*What this task involves*. Continue the piece on Jill Biden and the title "Doctor" from where it stops.

On “Dr. Jill Biden” & Medical Status Anxiety

The ignoramus who wrote in the WSJ about Jill Biden not being a real doctor (because she isn’t a physician, but holds a Doctor of Education degree) and the ignoramuses who allowed it to run don’t understand two basic data:

1) “Doctor” means “teacher.” It has nothing to do with medicine.

2) Physicians, who until quite recently (with the advent of safe analgesics, anaesthetics, and antiseptics) harmed patients as often as helped them, have been engaged in a century-plus-long campaign of status elevation.

Physicians, that is, were understandably concerned that people wouldn’t trust them. So they engaged in a “culture of display” that we all now take for granted, and especially two features: conspicuous mounting of diplomas and insistence on being called “Doctor.”

If you’ve hung around universities as long as I have, you find out that so-called doctorates like the ridiculous Juris Doctor given to lawyers as well as the MD are called undergraduate degrees by people on the faculty since they are first degrees in the field. So not all doctorates are the same, that’s for sure (in Canada that first law degree is properly labelled a Bachelor of Laws).

You’ll notice, by contrast, that physicists often can’t even find their doctoral diplomas in their messy offices. Nobody doubts their status on the university campus.

So, yes, Jill Biden, Ed.D., is a doctor and should be addressed as such.

Postscript: Robert Maynard Hutchins, legendary (and flawed) president of the University of Chicago, is supposed to have instituted a campus rule that everyone was a fellow scholar and learner, so everyone would be addressed as “Mr./Mrs./Miss” (nowadays, of course, including “Ms.”). Thus my own doctoral supervisor, Martin Marty, who earned a PhD at that university and was awarded literally dozens of honorary doctorates, was “Mr. Marty” and I was “Mr. Stackhouse” as his student.

*Data block*.
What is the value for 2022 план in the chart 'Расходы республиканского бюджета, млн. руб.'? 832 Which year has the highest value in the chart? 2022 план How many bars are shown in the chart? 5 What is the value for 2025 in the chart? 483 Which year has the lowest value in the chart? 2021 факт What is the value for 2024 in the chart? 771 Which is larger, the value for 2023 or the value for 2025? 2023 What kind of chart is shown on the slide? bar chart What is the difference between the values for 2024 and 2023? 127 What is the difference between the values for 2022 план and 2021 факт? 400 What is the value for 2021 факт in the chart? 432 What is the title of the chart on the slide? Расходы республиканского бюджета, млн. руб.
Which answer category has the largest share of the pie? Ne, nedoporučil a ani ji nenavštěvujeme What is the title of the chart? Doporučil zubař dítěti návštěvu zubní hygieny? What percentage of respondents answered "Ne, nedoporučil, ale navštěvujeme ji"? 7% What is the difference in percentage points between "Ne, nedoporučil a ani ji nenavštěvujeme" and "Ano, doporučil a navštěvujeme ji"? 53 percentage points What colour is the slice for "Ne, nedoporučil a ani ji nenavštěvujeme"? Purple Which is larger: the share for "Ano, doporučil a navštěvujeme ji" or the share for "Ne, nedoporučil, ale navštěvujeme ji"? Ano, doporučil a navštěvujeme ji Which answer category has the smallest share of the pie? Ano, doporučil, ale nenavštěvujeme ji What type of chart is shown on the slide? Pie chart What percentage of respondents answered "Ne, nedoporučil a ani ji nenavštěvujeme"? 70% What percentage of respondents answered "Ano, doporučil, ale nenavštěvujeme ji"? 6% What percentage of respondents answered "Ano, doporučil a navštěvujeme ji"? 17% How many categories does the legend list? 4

*Response area*.
Only the physicians objected, and so on this campus of world-class PhD’s, only the nervous physicians were addressed as “Doctor.” (It would be cute if it weren’t so sad.)

Post-postscript: My late and beloved father was a highly credentialed surgeon: John G. Stackhouse, MD, CM, FRCS(C), FACS, FICS. His diplomas were indeed displayed in his office for all to see and be assured that the person whom they were to trust as he stuck knives into their abdomens (or elsewhere) knew what he was doing. And I would want that assurance as much as they next person. And I have scrutinized the credentials of physicians new to me to get some sense of how likely they were to be competent. All of that is fine. It just doesn’t exclude the other actual doctors (PhD, ThD, EdD) from expecting to be addressed properly.

Post-post-postscript: My late and beloved mentor David Martin used to quip that “Doctor” is what you earn when you’re young and “Professor” (especially in the British sense of what we North Americans call “full professor”) is what you earn when you’re older, so forget calling me “Dr. Jones”: It’s Professor Jones to you, bub.

Please make a note of it.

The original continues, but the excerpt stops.